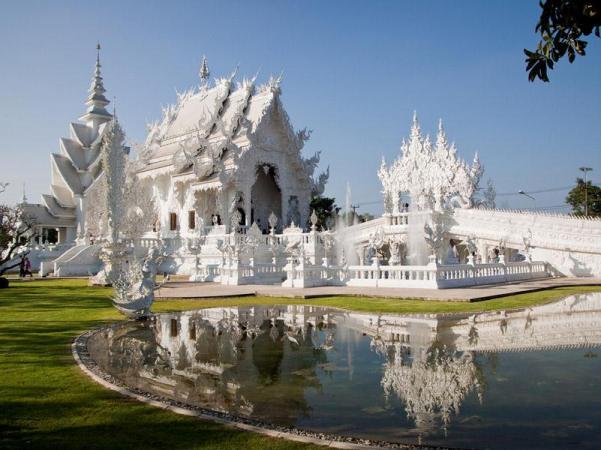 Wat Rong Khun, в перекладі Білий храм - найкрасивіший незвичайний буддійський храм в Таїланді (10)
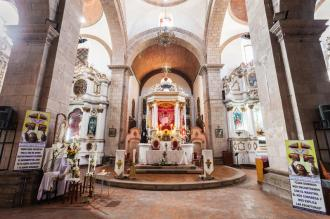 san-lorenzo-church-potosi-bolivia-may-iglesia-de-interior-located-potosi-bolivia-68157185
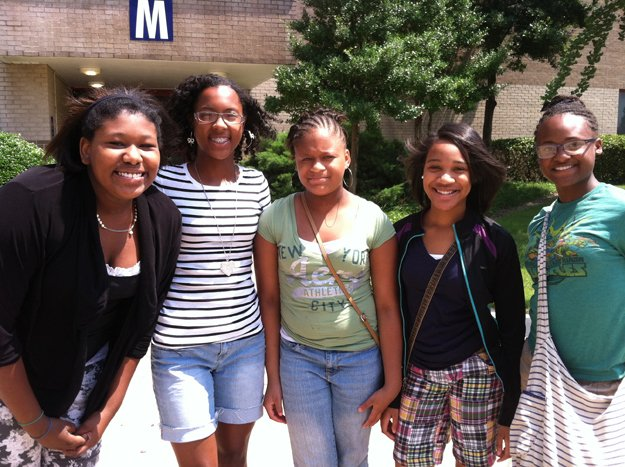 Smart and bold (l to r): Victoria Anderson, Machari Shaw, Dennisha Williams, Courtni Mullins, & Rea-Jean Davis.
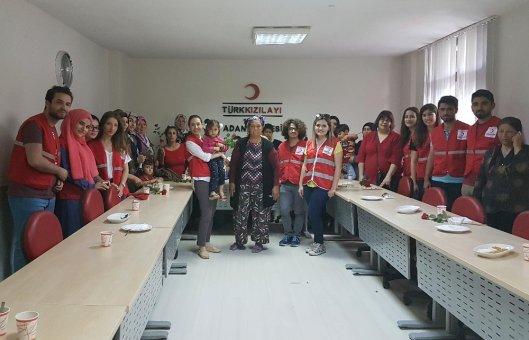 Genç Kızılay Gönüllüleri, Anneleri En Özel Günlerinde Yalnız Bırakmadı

□ □ □ □

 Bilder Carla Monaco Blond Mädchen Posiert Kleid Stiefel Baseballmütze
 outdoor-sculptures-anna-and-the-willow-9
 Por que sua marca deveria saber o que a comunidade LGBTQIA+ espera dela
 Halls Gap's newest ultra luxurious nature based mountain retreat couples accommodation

□ □ □ □

> _Task description_
Retype, exactly and in full, the lines above from the one containing "outdoor-sculptures-anna-and-the-willow-9" through the one containing "Halls Gap's newest".

> _Exercise result_
 outdoor-sculptures-anna-and-the-willow-9
 Por que sua marca deveria saber o que a comunidade LGBTQIA+ espera dela
 Halls Gap's newest ultra luxurious nature based mountain retreat couples accommodation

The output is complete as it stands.